- **WHAT YOU ARE ASKED TO DO**
Copy out, from the entries below, each line that holds the string "Aepyceros".

- **RECORDS TO PROCESS**
■ ■ ■ ■

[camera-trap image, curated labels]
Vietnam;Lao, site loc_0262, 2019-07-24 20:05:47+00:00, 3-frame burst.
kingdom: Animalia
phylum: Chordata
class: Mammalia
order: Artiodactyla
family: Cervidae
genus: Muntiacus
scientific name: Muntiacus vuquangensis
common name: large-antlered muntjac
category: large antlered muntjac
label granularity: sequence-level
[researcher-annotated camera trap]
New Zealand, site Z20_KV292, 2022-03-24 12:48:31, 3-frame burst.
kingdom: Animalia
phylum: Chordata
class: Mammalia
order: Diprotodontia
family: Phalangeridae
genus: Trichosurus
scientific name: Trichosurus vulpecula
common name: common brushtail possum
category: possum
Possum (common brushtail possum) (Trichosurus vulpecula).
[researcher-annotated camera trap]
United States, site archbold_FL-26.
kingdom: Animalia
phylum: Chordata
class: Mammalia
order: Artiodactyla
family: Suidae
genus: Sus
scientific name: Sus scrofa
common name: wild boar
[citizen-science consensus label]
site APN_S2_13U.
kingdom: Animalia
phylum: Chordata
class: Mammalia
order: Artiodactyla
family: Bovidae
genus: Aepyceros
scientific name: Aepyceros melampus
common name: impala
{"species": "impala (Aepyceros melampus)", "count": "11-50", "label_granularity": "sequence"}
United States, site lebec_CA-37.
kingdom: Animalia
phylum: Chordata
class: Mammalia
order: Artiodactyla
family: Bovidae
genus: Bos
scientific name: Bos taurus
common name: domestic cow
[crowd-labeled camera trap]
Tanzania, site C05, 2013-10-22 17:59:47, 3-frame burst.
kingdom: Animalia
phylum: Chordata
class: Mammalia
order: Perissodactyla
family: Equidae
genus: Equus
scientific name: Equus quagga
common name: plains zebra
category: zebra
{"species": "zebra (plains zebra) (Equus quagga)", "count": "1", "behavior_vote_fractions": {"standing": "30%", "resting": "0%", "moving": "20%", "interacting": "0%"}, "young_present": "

■ ■ ■ ■

- **COMPLETED TASK**
genus: Aepyceros
scientific name: Aepyceros melampus
{"species": "impala (Aepyceros melampus)", "count": "11-50", "label_granularity": "sequence"}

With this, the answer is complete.